The median follow-up (n = 405) was 9.1 years (interquartile range, 5.0-15.2 years), with a median menopausal age of 49 years (47-52 years). When fully controlled for chronologic aging, the fibrosis progression rate was accelerated during perimenopause, as shown using FIB-4 (0.12 units per year faster than during premenopause; 95% confidence interval [CI], .02-.21; P = .01) and APRI (0.05 units per year faster; -.002 to .09; P = .06). Accelerated fibrosis was also observed during postmenopause compared with premenopause, for FIB-4 (0.14 units per year faster; 95% CI, -.01 to .29; P = .07) and APRI (0.07 units per year faster; -.003 to .15; P = .06).
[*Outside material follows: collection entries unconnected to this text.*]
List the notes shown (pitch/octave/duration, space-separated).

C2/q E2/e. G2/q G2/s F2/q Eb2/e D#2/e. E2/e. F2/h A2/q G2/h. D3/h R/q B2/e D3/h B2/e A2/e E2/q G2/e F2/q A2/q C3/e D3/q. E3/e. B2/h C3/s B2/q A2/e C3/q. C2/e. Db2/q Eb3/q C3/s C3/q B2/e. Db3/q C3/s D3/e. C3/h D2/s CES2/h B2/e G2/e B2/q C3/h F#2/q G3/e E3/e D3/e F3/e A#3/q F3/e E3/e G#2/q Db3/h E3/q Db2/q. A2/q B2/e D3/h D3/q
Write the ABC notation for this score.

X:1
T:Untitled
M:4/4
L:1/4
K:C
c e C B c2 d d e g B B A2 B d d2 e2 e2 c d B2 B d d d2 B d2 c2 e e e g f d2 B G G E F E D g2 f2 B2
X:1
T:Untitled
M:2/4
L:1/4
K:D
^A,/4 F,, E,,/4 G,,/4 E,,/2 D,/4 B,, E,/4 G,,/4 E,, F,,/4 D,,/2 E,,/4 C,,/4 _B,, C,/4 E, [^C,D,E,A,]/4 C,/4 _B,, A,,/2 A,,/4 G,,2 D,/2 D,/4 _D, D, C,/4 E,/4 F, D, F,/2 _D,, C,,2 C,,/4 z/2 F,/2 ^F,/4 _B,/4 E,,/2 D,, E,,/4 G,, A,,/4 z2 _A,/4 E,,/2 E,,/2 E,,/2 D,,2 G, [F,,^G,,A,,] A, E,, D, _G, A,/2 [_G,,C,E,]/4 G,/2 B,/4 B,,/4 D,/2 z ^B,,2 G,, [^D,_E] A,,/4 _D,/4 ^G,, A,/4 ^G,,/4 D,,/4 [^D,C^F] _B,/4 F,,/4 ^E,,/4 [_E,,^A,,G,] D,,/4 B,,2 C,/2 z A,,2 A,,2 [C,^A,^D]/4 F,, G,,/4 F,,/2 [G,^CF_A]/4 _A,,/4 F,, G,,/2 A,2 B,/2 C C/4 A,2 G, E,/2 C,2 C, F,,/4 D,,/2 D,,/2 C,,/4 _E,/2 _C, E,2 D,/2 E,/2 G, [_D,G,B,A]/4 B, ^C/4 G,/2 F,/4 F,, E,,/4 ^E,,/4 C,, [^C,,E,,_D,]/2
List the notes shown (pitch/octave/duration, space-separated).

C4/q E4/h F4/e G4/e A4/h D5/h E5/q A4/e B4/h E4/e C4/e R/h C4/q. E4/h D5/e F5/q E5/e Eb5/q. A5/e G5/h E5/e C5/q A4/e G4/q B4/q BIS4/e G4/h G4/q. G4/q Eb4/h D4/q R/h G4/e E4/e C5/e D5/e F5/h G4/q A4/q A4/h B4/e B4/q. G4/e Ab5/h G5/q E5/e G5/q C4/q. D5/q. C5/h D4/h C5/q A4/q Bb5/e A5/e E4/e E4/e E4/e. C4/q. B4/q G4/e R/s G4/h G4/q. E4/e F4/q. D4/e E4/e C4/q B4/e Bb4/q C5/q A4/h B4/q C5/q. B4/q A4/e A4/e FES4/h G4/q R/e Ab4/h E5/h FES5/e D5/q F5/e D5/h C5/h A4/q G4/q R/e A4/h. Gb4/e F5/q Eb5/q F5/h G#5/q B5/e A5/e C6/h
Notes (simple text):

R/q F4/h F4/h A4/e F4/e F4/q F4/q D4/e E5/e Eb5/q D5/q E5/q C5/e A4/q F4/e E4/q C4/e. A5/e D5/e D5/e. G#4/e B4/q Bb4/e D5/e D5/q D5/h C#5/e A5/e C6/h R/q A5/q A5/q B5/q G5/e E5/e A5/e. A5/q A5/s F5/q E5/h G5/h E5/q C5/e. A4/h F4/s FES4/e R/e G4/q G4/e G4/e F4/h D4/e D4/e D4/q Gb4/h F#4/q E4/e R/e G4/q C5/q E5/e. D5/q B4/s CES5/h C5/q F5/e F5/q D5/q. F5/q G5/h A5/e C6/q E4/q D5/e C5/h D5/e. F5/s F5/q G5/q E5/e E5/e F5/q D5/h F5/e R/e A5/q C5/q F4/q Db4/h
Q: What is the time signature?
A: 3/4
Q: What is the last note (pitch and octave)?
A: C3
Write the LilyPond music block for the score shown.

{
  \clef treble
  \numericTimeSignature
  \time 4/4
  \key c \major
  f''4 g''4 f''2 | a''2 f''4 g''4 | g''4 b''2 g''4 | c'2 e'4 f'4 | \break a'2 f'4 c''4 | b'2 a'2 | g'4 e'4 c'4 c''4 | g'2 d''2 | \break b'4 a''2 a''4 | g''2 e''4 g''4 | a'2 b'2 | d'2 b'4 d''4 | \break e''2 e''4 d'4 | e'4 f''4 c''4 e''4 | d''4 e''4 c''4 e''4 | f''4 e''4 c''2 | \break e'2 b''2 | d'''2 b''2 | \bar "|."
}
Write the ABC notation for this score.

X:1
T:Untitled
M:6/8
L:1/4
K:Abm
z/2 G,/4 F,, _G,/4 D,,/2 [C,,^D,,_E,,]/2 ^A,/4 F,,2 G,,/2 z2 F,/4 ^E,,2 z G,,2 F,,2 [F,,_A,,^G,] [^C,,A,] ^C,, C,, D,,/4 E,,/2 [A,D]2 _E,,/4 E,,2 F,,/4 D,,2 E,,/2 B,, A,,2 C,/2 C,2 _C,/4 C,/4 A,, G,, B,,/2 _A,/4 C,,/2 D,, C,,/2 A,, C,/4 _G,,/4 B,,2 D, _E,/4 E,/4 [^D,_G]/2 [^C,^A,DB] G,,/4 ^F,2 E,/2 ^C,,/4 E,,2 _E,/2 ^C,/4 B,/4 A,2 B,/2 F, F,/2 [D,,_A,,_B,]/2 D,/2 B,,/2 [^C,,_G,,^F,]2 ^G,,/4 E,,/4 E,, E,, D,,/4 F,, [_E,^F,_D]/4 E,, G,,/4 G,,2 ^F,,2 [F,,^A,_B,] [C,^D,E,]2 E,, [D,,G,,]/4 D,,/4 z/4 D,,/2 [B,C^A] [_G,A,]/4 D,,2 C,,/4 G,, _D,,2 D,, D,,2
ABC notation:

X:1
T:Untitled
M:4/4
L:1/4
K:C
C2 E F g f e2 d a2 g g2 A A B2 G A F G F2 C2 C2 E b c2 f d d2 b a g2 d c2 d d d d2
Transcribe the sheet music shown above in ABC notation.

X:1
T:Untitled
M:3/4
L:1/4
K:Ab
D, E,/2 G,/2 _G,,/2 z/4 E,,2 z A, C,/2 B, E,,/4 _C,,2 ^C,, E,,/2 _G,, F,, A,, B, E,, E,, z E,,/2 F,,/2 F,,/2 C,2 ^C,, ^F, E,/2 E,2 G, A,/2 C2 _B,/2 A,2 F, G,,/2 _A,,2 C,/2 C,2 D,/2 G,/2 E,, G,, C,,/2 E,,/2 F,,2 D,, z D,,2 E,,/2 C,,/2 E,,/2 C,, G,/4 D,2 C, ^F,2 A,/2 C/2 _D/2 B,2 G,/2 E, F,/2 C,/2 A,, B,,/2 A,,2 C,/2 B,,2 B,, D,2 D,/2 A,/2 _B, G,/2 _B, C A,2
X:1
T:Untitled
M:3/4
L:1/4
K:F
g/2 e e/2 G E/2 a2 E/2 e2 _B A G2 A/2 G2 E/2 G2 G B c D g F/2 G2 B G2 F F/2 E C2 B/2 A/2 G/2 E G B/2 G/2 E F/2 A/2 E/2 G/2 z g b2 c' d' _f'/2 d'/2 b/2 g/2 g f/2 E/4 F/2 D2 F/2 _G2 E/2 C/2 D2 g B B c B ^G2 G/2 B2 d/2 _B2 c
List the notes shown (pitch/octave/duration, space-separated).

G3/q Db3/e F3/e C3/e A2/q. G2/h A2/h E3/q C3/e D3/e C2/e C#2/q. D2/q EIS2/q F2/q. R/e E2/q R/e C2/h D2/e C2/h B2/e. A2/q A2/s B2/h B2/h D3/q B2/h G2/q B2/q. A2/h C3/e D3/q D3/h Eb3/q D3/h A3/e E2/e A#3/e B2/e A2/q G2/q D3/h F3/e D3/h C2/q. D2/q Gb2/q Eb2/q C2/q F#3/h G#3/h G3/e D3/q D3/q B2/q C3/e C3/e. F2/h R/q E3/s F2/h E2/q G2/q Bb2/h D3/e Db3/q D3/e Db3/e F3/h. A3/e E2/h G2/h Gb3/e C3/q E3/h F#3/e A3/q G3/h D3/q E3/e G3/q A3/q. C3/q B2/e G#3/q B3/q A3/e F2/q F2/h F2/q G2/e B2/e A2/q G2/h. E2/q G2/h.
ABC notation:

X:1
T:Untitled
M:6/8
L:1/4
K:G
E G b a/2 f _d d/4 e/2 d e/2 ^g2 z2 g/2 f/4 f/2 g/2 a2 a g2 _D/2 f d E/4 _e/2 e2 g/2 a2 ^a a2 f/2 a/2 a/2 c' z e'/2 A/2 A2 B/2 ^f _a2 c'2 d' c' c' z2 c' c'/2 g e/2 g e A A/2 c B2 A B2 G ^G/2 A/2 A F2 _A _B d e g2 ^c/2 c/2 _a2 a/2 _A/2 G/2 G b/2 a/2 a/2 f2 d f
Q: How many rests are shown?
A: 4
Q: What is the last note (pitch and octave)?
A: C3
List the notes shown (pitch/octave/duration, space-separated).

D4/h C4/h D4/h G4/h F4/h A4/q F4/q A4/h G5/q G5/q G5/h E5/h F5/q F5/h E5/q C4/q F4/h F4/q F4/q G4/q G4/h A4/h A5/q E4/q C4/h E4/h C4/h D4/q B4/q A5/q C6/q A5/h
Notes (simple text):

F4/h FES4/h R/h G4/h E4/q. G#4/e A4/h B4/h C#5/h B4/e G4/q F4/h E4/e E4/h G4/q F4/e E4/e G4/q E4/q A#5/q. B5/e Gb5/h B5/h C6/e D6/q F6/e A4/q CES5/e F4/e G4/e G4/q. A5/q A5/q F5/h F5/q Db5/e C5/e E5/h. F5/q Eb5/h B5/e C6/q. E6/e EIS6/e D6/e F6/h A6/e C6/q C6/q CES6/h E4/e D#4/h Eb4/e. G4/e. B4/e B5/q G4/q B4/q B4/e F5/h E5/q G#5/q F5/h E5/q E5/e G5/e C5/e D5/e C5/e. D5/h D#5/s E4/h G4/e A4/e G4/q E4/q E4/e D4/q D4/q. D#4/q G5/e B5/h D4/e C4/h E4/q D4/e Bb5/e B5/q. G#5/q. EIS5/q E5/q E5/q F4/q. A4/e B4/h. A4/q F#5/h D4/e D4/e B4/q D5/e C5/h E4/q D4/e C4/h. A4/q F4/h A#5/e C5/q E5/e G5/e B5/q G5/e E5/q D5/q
Accelerated fibrosis in perimenopause persisted after adjustment for Hispanic ethnicity, antiretroviral use, and alcohol (0.10 FIB-4 units per year faster than during premenopause; 95% CI, .008-.20; P = .03).

CONCLUSIONS

In HIV/HCV-coinfected women, hepatic fibrosis accelerates with reproductive aging. Accelerated fibrosis begins in perimenopause, highlighting a previously unrecognized group of women at increased risk for advanced fibrosis and associated complications. Longitudinal analyses of fibrosis rates across reproductive age should be conducted in non-HCV-related liver diseases, given potential implications in a broader spectrum of women.

摘要

背景

绝经后女性的肝纤维化严重程度大于绝经前女性,这可能归因于雌激素的保护作用。然而,先前关于雌激素和肝纤维化的研究缺乏对纤维化的连续测量、对年龄的调整或对合并感染人群的纵向观察。

方法

在一项感染人类免疫缺陷病毒 (HIV) 和丙型肝炎病毒 (HCV) 的女性合并感染队列中,我们使用经过验证的血清纤维化标志物天冬氨酸转氨酶血小板比值指数 (APRI) 和纤维化 4 指数 (FIB-4),评估了生育年龄期间的纤维化进展情况。通过卵巢功能的生物标志物,在每个女性从绝经前过渡到绝经后期间评估纤维化率。

结果

中位随访时间(n=405)为 9.1 年(四分位距,5.0-15.2 年),中位绝经年龄为 49 岁(47-52 岁)。当完全控制了chronologic aging(即,与时间相关的老化)后,围绝经期的纤维化进展速度加快,这一点在使用 FIB-4(每年比绝经前快 0.12 单位;95%置信区间,0.02-0.21;P=0.01)和 APRI(每年快 0.05 单位;-0.002 至 0.09;P=0.06)时均有所体现。与绝经前相比,绝经后也观察到纤维化加速,FIB-4 每年快 0.14 单位(95%置信区间,-0.01 至 0.29;P=0.07),APRI 每年快 0.07 单位(-0.003 至 0.15;P=0.06)。在调整了西班牙裔种族、抗逆转录病毒治疗和酒精使用后,围绝经期的纤维化加速仍然存在(每年 FIB-4 快 0.10 单位,比绝经前快 0.008-0.20;P=0.03)。

结论

在 HIV/HCV 合并感染的女性中,肝纤维化随生殖衰老而加速。纤维化加速始于围绝经期,这突出了一个以前未被认识到的、处于晚期纤维化和相关并发症风险增加的女性群体。鉴于在更广泛的女性人群中可能存在的影响,应该在非 HCV 相关肝病中进行生殖年龄期间纤维化率的纵向分析。